France To Inspect Nearly 80 Mosques Accused of Radicalisation
Darmanin said in a statement on Twitter that if any prayer hall was found to promote extremism it would be closed down
The French government will launch a "massive and unprecedented" wave of measures to combat religious extremism, Interior Minister Gerald Darmanin said on Wednesday, adding that one step would be to inspect 76 mosques.
Darmanin said in a statement on Twitter that if any prayer hall was found to promote extremism it would be closed down.

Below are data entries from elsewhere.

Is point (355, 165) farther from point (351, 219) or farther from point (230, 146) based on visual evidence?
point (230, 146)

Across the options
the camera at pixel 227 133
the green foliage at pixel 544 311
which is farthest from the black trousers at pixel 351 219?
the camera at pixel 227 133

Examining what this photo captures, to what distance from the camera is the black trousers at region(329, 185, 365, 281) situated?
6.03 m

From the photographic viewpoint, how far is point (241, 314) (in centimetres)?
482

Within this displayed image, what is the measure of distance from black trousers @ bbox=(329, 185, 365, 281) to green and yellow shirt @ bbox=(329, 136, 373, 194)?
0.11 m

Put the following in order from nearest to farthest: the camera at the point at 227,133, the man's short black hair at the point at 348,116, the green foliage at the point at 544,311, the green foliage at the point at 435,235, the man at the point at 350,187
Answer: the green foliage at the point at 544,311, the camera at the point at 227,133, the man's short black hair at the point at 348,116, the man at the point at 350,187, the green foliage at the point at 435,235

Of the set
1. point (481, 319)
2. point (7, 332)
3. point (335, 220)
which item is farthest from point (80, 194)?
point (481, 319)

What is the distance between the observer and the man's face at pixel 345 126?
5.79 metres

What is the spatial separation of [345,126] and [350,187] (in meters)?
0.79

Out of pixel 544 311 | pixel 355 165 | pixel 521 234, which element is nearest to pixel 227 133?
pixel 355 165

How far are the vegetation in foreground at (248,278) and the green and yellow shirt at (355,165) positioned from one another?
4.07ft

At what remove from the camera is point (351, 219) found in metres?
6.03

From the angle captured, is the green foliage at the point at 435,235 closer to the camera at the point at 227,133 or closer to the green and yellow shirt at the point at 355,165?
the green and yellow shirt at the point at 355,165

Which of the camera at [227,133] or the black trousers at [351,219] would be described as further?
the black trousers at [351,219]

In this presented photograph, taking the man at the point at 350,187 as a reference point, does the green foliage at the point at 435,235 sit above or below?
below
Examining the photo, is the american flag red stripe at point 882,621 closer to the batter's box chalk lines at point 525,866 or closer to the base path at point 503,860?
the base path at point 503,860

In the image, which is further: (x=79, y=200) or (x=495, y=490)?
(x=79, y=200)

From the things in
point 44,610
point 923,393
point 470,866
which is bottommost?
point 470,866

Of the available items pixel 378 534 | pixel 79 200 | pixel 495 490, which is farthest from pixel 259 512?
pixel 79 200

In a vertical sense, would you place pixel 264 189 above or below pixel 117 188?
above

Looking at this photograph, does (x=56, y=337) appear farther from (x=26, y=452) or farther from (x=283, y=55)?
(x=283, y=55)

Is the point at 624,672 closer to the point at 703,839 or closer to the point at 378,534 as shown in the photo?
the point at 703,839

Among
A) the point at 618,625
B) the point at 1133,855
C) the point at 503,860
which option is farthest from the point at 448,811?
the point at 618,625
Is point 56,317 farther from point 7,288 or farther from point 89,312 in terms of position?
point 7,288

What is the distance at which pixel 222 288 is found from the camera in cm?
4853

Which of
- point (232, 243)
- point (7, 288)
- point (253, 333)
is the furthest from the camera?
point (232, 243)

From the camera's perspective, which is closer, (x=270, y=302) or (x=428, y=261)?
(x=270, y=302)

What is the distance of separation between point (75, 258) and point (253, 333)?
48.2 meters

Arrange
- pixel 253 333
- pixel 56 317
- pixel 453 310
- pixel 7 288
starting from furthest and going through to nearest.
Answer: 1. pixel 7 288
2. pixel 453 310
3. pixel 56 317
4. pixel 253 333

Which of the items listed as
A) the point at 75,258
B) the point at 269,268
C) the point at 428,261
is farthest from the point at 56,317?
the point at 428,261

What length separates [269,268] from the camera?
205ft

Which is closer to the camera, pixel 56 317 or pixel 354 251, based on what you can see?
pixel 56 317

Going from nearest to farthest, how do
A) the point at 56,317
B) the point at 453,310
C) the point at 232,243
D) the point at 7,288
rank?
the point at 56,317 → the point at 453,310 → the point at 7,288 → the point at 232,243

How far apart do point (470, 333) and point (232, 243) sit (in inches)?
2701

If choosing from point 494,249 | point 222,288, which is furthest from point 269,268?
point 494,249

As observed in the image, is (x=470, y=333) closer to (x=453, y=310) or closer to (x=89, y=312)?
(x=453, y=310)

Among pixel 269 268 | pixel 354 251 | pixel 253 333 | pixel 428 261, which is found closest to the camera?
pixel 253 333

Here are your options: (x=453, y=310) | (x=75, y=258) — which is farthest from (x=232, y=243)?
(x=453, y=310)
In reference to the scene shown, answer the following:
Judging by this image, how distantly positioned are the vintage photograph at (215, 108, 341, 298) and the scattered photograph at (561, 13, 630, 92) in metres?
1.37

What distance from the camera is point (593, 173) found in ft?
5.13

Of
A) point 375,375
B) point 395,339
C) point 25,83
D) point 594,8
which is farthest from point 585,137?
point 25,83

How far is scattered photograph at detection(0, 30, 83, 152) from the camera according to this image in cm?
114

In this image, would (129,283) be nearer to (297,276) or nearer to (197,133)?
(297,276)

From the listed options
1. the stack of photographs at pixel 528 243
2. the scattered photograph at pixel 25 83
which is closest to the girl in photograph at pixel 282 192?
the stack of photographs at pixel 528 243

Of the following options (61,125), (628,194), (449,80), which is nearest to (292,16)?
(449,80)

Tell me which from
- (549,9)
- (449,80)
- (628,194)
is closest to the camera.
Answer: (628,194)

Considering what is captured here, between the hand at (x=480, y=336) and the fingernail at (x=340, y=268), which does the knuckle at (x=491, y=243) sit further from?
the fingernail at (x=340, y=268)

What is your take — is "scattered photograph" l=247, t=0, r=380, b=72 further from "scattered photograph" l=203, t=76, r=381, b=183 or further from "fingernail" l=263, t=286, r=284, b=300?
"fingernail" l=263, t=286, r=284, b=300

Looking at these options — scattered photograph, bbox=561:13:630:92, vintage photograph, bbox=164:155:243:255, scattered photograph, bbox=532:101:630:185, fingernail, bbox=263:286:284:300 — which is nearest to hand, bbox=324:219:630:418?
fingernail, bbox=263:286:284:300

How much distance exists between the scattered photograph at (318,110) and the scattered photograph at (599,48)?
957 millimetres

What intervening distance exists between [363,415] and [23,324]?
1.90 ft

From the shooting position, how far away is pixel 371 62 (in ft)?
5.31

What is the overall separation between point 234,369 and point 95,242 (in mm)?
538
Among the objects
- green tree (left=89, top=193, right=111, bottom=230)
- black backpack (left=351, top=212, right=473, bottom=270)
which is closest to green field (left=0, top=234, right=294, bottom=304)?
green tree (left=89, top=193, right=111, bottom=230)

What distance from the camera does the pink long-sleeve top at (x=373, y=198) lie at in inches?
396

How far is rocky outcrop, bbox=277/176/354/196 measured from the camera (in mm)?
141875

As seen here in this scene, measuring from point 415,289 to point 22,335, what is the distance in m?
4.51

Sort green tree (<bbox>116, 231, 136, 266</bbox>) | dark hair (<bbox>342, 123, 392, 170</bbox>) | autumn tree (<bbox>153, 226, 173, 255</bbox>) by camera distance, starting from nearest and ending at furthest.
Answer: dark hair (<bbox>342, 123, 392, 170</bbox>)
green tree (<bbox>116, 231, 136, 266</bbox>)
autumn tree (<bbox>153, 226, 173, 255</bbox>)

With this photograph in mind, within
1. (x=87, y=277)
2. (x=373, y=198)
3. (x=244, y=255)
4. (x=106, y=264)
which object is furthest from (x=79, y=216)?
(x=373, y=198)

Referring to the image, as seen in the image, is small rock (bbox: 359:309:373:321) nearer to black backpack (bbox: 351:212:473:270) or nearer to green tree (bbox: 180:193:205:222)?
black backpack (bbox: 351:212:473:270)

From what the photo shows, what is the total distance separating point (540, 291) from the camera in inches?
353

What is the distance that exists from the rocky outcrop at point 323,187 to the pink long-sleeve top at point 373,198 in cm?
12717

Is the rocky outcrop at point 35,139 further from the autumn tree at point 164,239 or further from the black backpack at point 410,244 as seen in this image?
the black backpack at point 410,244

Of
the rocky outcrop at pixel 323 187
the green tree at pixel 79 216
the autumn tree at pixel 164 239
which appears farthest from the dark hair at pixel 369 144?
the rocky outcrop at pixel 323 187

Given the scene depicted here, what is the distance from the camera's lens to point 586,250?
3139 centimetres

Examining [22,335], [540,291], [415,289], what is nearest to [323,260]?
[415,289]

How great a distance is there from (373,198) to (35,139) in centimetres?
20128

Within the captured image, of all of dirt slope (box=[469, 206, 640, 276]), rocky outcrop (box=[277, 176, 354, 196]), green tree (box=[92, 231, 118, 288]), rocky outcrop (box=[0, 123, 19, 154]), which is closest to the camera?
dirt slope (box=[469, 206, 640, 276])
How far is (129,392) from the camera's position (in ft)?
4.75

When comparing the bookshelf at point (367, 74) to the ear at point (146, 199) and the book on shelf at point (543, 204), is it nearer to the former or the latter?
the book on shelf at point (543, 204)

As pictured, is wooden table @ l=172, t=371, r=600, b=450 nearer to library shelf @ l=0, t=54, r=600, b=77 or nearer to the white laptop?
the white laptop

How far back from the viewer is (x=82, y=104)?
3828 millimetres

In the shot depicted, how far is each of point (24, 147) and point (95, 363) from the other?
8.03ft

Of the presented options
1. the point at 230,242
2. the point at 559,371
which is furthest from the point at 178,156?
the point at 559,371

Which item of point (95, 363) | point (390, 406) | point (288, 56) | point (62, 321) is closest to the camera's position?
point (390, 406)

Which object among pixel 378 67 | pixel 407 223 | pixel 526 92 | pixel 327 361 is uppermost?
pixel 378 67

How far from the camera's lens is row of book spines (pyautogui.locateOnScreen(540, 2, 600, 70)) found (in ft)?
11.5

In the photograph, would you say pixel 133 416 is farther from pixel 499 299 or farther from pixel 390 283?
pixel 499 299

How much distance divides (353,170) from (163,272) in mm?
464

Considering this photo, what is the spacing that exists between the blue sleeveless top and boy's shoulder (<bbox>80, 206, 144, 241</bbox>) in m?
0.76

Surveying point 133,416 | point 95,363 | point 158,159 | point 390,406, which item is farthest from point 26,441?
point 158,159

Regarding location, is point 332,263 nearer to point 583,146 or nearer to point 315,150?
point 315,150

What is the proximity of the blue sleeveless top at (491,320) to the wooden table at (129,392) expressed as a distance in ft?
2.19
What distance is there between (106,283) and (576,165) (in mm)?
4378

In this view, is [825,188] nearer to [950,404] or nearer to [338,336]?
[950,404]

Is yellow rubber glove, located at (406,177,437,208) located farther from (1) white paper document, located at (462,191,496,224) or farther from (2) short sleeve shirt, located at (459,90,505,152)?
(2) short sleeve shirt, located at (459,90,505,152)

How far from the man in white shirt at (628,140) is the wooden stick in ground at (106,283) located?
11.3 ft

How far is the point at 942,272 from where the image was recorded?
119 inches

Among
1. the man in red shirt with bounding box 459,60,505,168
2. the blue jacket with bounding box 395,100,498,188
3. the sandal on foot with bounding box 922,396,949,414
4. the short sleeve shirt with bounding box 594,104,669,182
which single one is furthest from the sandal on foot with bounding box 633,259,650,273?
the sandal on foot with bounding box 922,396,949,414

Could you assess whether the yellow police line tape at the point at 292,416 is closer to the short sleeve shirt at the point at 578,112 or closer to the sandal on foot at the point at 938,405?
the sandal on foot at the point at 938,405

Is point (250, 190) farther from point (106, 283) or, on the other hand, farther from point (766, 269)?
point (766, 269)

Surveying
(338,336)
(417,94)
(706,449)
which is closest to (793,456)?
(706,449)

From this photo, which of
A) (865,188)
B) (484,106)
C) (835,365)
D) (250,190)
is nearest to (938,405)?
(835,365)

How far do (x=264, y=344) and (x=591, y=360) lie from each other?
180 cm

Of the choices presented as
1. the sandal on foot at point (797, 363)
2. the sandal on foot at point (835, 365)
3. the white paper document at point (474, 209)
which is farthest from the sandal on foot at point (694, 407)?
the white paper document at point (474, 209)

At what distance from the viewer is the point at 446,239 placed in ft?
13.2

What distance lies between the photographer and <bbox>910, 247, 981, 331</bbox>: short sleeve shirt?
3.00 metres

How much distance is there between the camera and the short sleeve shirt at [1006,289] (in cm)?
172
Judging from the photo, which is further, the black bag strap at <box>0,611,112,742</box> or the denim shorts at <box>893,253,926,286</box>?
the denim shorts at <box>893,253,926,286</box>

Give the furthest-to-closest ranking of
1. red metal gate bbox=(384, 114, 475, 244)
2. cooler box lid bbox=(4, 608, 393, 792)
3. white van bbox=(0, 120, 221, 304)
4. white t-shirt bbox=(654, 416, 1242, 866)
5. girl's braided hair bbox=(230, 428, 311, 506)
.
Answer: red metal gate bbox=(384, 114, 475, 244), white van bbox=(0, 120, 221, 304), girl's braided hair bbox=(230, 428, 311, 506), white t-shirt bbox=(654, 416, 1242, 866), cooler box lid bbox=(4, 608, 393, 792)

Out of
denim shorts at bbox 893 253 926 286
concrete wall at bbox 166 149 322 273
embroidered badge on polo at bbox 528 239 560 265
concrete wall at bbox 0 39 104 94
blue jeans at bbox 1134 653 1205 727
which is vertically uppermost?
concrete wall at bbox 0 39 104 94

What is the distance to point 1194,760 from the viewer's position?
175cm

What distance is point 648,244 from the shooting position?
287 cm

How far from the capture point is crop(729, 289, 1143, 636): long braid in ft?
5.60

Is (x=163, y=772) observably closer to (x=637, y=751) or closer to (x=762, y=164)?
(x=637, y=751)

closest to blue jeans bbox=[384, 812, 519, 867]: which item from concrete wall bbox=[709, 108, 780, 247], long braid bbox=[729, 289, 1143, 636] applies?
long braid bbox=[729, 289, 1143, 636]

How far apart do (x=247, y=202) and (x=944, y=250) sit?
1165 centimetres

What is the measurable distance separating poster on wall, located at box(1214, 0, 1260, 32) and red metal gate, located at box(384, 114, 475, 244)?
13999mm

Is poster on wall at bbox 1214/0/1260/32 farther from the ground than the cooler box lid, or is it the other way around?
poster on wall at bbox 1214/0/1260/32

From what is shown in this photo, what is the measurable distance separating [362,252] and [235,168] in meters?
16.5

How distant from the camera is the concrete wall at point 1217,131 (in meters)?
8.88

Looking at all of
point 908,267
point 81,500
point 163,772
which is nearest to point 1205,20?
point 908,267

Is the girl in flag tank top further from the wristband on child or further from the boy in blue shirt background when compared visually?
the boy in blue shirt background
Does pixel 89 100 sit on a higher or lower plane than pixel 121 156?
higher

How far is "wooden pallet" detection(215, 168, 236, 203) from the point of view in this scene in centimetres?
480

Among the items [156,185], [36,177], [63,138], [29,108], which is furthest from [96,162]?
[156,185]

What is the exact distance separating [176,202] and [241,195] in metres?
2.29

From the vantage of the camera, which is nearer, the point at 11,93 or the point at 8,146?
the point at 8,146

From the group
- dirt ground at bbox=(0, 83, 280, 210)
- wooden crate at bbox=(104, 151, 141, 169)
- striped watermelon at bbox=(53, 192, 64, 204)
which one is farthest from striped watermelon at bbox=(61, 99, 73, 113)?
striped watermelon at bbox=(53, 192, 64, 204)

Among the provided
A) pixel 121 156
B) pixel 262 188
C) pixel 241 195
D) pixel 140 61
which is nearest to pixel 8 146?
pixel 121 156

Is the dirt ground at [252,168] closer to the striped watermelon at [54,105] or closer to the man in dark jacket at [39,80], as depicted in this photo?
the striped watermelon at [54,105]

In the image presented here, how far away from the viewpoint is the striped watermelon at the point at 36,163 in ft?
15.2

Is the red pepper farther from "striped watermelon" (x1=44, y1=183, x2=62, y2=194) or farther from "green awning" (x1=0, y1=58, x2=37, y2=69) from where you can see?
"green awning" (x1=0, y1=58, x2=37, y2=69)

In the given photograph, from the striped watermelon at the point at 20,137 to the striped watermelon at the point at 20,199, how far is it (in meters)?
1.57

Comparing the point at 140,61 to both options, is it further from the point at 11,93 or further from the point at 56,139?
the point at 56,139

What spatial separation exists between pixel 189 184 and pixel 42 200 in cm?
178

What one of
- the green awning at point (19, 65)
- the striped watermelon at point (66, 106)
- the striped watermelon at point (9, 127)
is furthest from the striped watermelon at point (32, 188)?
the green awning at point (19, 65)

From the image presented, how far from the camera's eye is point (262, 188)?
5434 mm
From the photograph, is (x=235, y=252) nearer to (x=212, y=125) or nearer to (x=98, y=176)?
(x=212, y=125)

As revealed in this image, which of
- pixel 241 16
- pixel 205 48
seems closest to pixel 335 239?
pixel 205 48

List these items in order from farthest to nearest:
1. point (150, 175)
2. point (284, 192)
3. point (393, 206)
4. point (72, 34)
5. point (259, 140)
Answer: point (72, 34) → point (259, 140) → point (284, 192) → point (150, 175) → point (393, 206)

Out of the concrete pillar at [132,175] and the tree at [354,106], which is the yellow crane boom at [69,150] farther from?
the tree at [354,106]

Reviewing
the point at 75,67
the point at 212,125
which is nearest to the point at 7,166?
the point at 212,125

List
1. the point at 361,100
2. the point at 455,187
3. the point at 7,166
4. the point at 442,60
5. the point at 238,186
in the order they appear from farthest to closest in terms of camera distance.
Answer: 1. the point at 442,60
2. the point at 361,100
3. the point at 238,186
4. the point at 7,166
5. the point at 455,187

The inspections to be carried out on Thursday afternoon are part of a response to two gruesome attacks that particularly shocked France, the beheading of a teacher who showed his pupils cartoons of the Prophet Mohammed and the stabbing to death of three people in a church in Nice.
Darmanin said the fact that only a fraction of the around 2,600 Muslim places of worship in France were suspected of peddling radical theories showed "we are far from a situation of widespread radicalisation".
"Nearly all Muslims in France respect the laws of the Republic and are hurt by that (radicalisation)," he said.
President Emmanuel Macron's government has responded to several deadly Islamist attacks in recent weeks with a promise to crack down on what some public officials have called "the enemy within."
The killing of teacher Samuel Paty, who had shown his pupils cartoons of Mohammed in a class on free speech, sent shockwaves through France, where it was seen as an attack on the republic itself.
In the aftermath of his murder, the authorities raided dozens of Islamic sports groups, charities, and associations suspected of promoting extremism.
They also ordered the temporary closure of a mosque near Paris that shared a vitriolic video inciting hatred of Paty.
The latest inspections come as Darmanin attempts to fend off fierce criticism over cases of police brutality caught on camera that have forced the ruling party to revise a controversial bill restricting filming of the police.